Using Packer, Ansible and Terraform to create a small Triton Inference cluster

Intro

This project uses Packer to create an AMI with Docker, Nvidia drivers and Nvidia Triton inference server pre-installed. Terraform is then used to deploy this AMI as part of an auto scaling group. 1 instance is created. You can update aws_autoscaling_group.tf to change the desired number of instances.

Using Ubuntu 22.04 LTS as a base - Ubuntu 24.04 worked in some brief testing but doesn't seem to be supported yet
Using a G5.xlarge instance - G6's would be lower cost but are only available in in US East (N. Virginia and Ohio) and US West (Oregon) regions so far
Not using Graviton instances (G5g), The T4G GPUs used in G5g instances are less powerful than those in other GPU instance types.

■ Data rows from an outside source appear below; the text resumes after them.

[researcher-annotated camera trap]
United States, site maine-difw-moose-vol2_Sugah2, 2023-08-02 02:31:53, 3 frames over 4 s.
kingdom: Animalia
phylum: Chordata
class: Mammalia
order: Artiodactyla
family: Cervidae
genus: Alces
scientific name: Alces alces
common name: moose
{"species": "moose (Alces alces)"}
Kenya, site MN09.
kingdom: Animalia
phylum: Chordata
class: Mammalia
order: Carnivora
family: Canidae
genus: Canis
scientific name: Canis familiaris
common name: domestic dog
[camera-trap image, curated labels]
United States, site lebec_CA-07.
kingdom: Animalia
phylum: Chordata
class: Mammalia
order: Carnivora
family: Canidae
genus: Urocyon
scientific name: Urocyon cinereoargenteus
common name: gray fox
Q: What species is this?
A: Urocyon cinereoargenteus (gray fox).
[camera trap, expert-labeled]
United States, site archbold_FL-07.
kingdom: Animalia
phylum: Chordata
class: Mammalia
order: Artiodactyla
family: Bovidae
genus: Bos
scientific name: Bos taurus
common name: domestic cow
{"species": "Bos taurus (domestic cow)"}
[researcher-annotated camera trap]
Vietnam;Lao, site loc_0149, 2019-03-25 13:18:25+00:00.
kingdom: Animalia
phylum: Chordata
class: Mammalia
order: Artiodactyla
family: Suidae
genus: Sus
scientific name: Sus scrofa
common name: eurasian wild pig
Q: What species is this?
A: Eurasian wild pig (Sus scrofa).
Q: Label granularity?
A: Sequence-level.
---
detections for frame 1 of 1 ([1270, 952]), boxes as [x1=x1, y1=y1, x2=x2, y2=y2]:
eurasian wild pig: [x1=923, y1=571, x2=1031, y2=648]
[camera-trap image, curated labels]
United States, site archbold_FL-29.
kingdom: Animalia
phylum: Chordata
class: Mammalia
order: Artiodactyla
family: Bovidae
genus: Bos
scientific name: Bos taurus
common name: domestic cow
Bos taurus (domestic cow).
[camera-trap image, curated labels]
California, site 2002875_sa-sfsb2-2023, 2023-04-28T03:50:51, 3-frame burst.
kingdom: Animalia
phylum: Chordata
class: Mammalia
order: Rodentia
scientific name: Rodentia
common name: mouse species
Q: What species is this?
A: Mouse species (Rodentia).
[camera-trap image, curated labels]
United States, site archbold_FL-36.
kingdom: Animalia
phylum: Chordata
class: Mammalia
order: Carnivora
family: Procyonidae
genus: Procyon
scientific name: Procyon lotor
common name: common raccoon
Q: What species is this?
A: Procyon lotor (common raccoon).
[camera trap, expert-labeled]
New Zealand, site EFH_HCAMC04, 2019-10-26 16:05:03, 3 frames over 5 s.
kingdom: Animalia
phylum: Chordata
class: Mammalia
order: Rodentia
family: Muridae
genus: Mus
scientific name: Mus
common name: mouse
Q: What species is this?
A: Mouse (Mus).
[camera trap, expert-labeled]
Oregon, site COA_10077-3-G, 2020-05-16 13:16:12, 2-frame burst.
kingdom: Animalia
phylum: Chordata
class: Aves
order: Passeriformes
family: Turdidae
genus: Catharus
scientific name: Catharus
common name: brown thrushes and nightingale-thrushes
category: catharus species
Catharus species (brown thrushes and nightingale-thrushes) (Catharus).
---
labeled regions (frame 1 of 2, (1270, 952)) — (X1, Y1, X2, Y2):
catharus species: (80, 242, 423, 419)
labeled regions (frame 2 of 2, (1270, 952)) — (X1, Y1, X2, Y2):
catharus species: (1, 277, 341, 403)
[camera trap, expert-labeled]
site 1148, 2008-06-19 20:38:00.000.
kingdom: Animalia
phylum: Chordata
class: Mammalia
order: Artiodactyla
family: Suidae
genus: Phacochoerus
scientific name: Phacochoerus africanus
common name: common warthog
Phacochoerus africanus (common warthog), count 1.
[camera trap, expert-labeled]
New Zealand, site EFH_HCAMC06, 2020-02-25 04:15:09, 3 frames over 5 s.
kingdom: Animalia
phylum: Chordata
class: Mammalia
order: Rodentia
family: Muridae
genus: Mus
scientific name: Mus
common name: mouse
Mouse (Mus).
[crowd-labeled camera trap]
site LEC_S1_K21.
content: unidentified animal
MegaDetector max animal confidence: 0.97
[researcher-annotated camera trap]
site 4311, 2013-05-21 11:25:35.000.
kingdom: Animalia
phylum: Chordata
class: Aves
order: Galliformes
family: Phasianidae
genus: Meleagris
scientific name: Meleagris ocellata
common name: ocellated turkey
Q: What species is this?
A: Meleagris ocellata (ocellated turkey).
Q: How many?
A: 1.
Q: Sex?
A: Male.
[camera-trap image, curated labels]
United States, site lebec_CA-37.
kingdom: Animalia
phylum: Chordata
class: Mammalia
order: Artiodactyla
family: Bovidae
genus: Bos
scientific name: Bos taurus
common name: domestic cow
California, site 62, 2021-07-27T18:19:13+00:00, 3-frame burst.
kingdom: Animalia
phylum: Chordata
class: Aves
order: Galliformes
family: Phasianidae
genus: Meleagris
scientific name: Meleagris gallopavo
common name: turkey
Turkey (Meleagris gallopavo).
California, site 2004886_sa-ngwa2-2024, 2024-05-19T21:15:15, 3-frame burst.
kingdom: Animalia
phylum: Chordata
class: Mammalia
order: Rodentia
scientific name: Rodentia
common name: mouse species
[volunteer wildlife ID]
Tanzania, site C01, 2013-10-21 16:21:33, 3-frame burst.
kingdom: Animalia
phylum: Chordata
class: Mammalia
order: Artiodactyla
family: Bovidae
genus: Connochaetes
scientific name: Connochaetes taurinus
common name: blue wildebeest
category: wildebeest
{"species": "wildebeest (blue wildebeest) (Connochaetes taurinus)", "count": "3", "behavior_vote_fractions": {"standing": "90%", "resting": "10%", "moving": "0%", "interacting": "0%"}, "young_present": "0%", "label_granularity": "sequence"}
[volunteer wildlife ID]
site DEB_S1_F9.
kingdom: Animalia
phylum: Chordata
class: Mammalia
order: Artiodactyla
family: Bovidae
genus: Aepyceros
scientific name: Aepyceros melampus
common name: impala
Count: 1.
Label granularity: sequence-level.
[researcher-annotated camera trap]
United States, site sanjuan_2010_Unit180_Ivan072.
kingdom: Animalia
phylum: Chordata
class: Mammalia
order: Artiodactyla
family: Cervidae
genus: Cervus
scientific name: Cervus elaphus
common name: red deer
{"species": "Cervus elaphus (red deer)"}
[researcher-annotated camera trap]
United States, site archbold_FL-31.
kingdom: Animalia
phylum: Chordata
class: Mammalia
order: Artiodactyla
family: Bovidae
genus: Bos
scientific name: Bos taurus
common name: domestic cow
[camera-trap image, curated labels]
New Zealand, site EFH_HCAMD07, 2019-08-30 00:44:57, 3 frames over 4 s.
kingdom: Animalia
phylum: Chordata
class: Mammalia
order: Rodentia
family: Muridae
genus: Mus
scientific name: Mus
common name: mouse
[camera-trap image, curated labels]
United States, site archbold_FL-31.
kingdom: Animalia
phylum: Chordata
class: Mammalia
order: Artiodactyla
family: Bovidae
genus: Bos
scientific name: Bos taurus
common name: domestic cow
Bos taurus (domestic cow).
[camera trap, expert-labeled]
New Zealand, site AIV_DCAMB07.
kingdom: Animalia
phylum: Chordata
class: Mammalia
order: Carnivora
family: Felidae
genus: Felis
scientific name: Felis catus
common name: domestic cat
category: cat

The log from the Docker container once Triton has started up:

I0630 09:01:04.101097 1 metrics.cc:864] Collecting metrics for GPU 0: NVIDIA A10G
I0630 09:01:04.101779 1 metrics.cc:757] Collecting CPU metrics
I0630 09:01:04.102062 1 tritonserver.cc:2264]
+----------------------------------+--------------------------------------------------------------------------------------------------------------------------------------------------+
| Option                           | Value                                                                                                                                            |
+----------------------------------+--------------------------------------------------------------------------------------------------------------------------------------------------+
| server_id                        | triton                                                                                                                                           |
| server_version                   | 2.29.0                                                                                                                                           |
| server_extensions                | classification sequence model_repository model_repository(unload_dependents) schedule_policy model_configuration system_shared_memory cuda_share |
|                                  | d_memory binary_tensor_data statistics trace logging                                                                                             |
| model_repository_path[0]         | /models                                                                                                                                          |
| model_control_mode               | MODE_NONE                                                                                                                                        |
| strict_model_config              | 0                                                                                                                                                |
| rate_limit                       | OFF                                                                                                                                              |
| pinned_memory_pool_byte_size     | 268435456                                                                                                                                        |
| cuda_memory_pool_byte_size{0}    | 67108864                                                                                                                                         |
| response_cache_byte_size         | 0                                                                                                                                                |
| min_supported_compute_capability | 6.0                                                                                                                                              |
| strict_readiness                 | 1                                                                                                                                                |
| exit_timeout                     | 30                                                                                                                                               |
+----------------------------------+--------------------------------------------------------------------------------------------------------------------------------------------------+

I0630 09:01:04.653081 1 grpc_server.cc:4819] Started GRPCInferenceService at 0.0.0.0:8001
I0630 09:01:04.654435 1 http_server.cc:3477] Started HTTPService at 0.0.0.0:8000
I0630 09:01:04.696305 1 http_server.cc:184] Started Metrics Service at 0.0.0.0:8002

Before you begin, You will need

An AWS account - Copy terraform.tfvars.example to terraform.tfvars with details from your own account, such as VPC and Subnet IDs.
Packer is used to create an Amazon Machine Image (AMI). An AMI is like a prepared EC2 instance that has not been started up yet.
Ansible is used within Packer to install some neccessary services while Packer is building the image.
Terraform is used to create the minimum AWS infrastructure we need. It will use the Image created by Packer.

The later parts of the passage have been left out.